There are two models here, one is that everyone is a homo economicus when citing papers, so no amount of persuasion is going to adjust people's citations. They are already making the optimal tradeoff based on their utility function of their personal interests vs. society's interests. The other is that people are subject to biases and blind spots, or just haven't even really considered whether they have the OPTION of not citing something that is questionable, in which case reminding them is a useful affordance.

I'm trying to be charitable to the author here, to recover useful advice. They didn't say things in the way I'm saying them. But they may have been pointing in a useful direction, and I'm trying to steelman that.

"the predators are running wild" does not mean "most people are acting in good faith, but are not competent enough for good faith to be a useful assumption".

Even upon careful rereading of that sentence, I disagree. But to parse this out based on this little sentence is too pointless for me. Like I said, I'm trying to focus on finding useful substance, not nitpicking the author, or you!

What are some of the recommendations that seem most off base to you?

Replied to John below

Even the crème de la crème of economics journals barely manage a ⅔ expected replication rate.

Is a two-thirds replication rate necessarily bad? This is an honest question, since I don't know what the optimal replication rate would be. Seems worth noting that a) a 100% replication rate seems too high, since it would indicate that people were only doing boring experiments that were certain to replicate b) "replication rate" seems to mean "does the first replication attempt succeed", and some fraction of replication attempts will fail due to random chance even if the effect is genuine.

I think there's an idea that a paper with a p=0.05 finding should replicate 95% of the time. If it doesn't then the p-value was wrong. 

That's not really what a p-value means though, right? The actual replication rate should depend on the prior and the power of the studies.

I don't think a high replication rate necessarily implies the experiments were boring. Suppose you do 10 experiments, but they're all speculative and unlikely to be true: let's say only one of them is looking at a true effect, BUT your sample sizes are enormous and you have a low significance cutoff. So you detect the one effect and get 9 nulls on the others.
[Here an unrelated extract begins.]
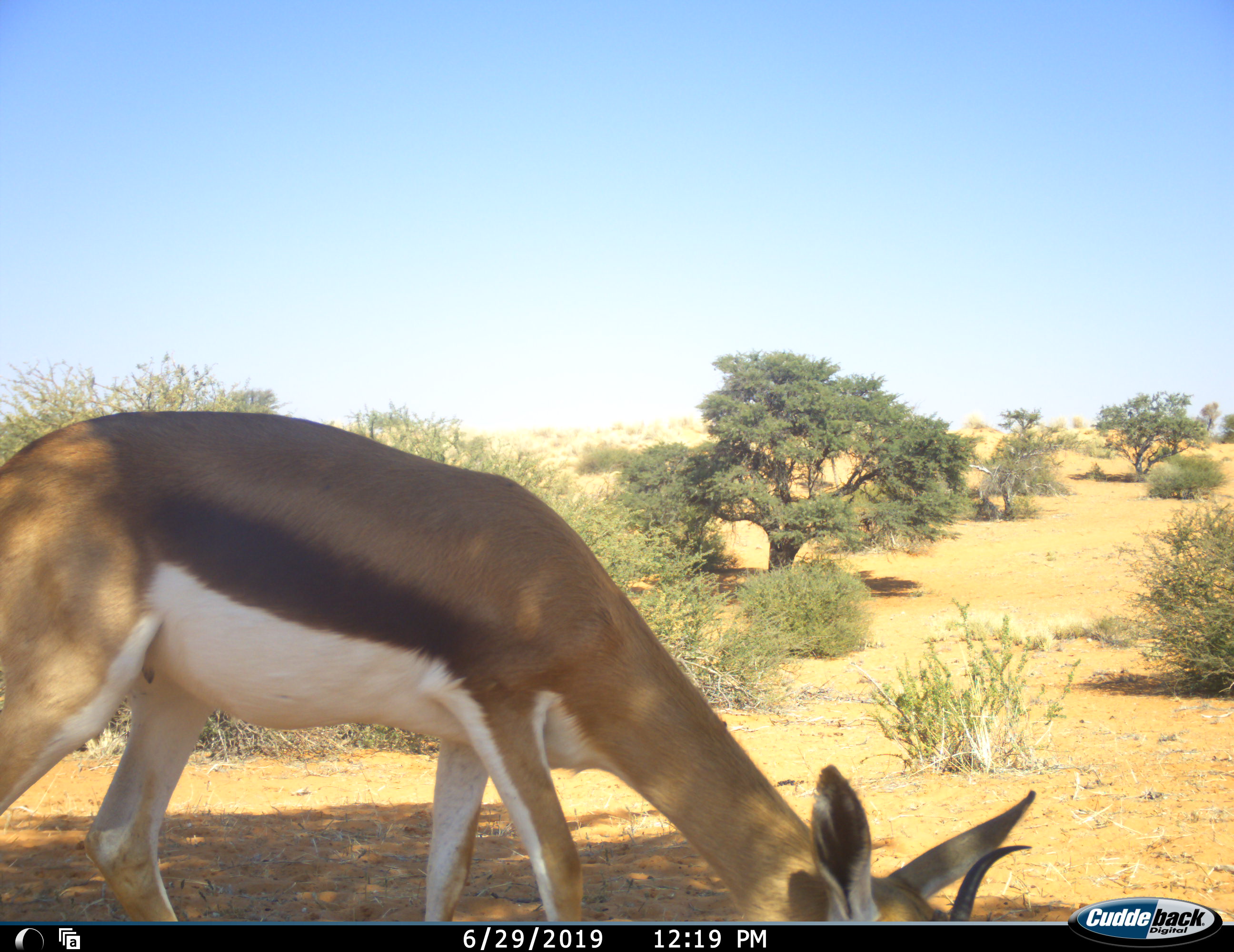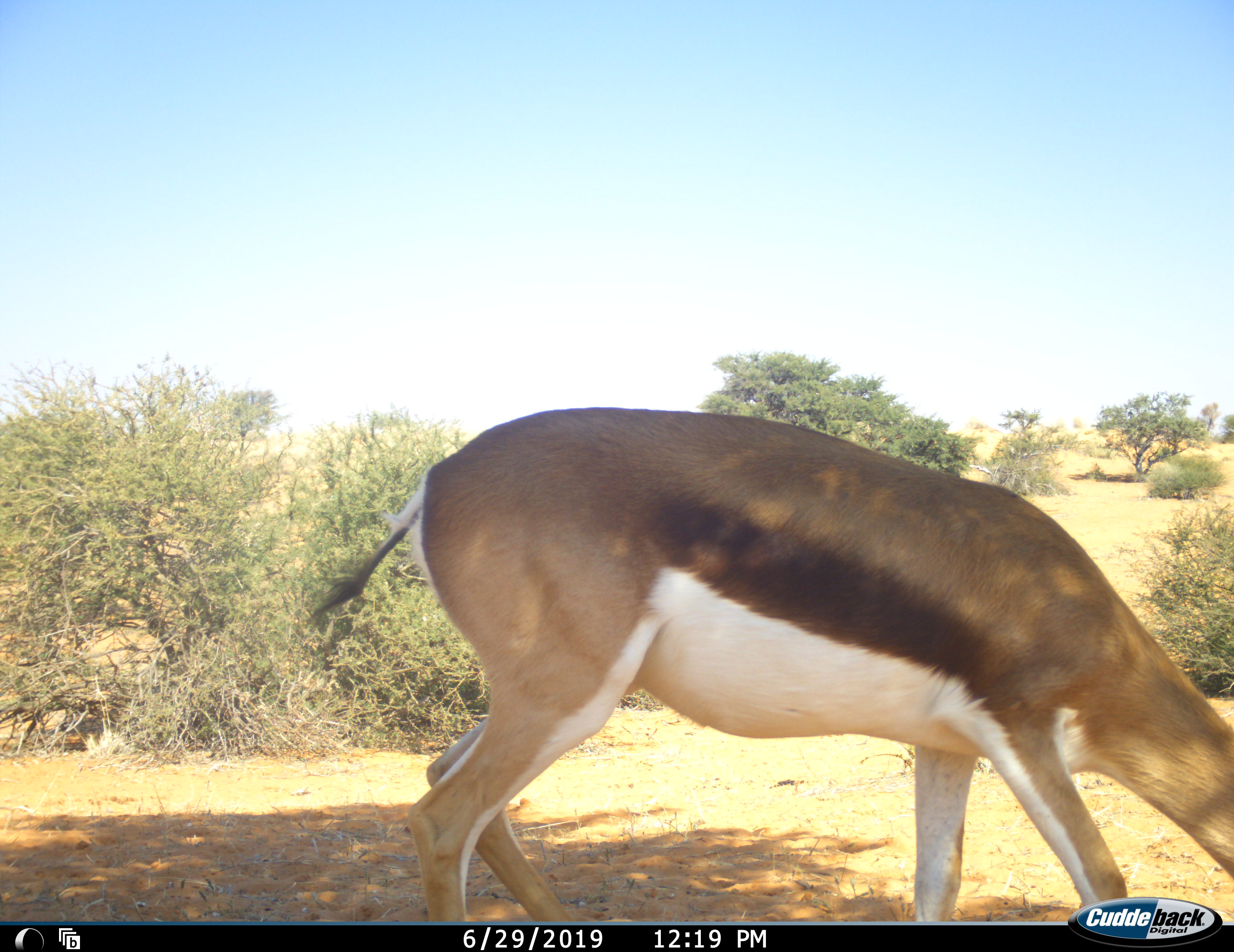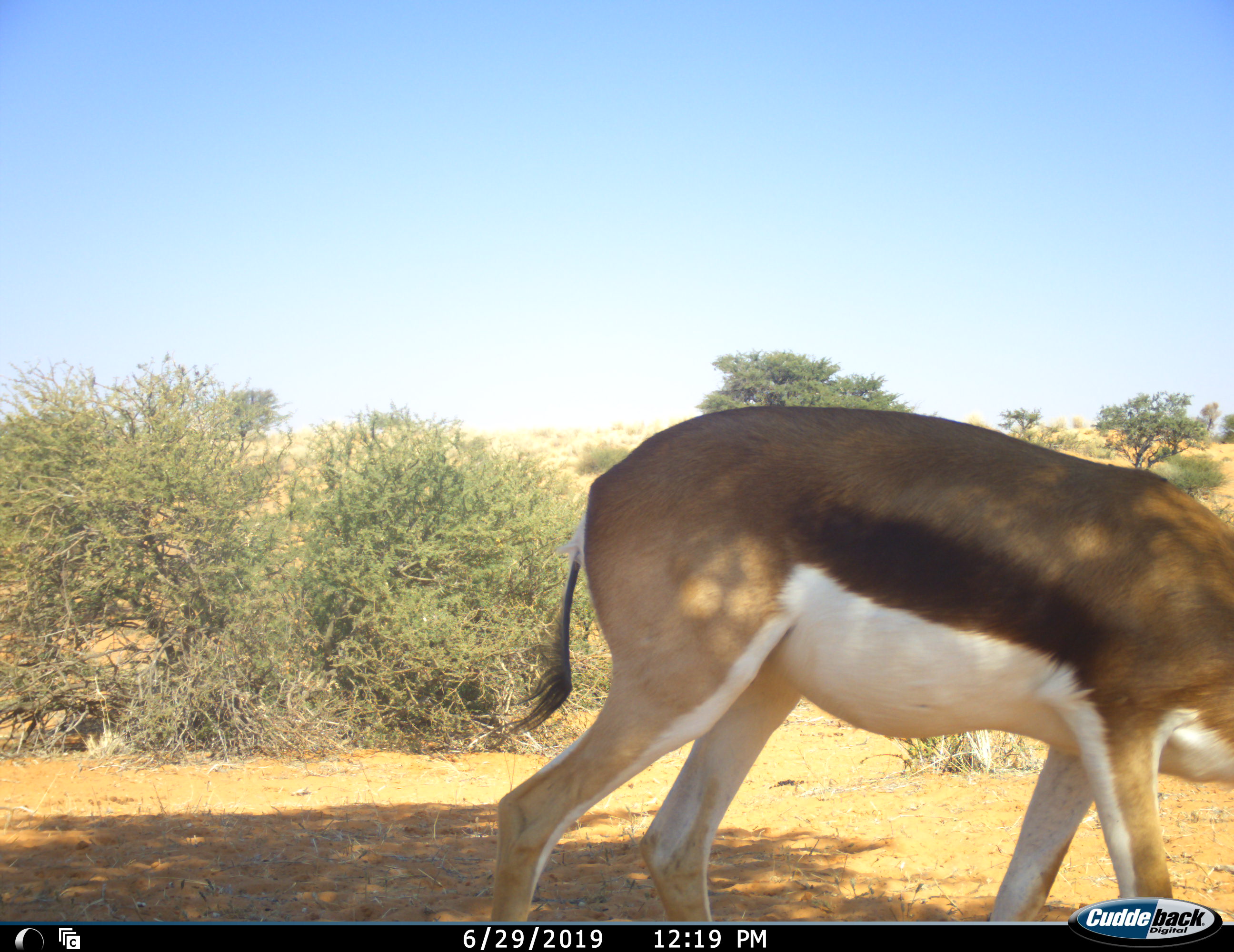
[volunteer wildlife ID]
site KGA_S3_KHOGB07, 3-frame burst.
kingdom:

When people try to replicate them, they have a 100% success rate on both the positive and the negative results.

The fraction of attempts that will fail due to random chance depends on the power, and replicators tend to go for very high levels of power, so typically you'd have about 5% false negatives or so in the replications.

I think the most plausible explanation is that scientists don't read the papers they cite

Indeed. Reading an abstract and skimming intro/discussion is as far as it goes in most cases. Sometimes it's just the title that is enough to trigger a citation. Often it's "reciting", copying the references from someone else's paper on the topic. My guess is that maybe 5% of references in a given paper have actually been read by the authors.

Andrew Gelman's take here.

I think there is an important (and obvious) third alternative to the two options presented at the end (of the snippet, rather early in the full piece), namely that many scientists are not very interested in the truth value of the papers they cite. This is neither malice nor stupidity. There is simply no mechanism to punish scientists who cite bad science (and it is not clear there should be, in my opinion). If a paper passes the initial hurdle of peer review it is officially Good Enough to be cited as well, even if it is later retracted (or, put differently, "I'm not responsible for the mistakes the people I cited make, the review committee should have caught it!").

If you're a scientist, your job is ostensibly to uncover the truth about your field of study, so I think being uninterested in the truth of the papers you cite is at least a little bit malicious.

Certainly, but it's not malicious in the sense of deliberately citing bad science. More like negligence.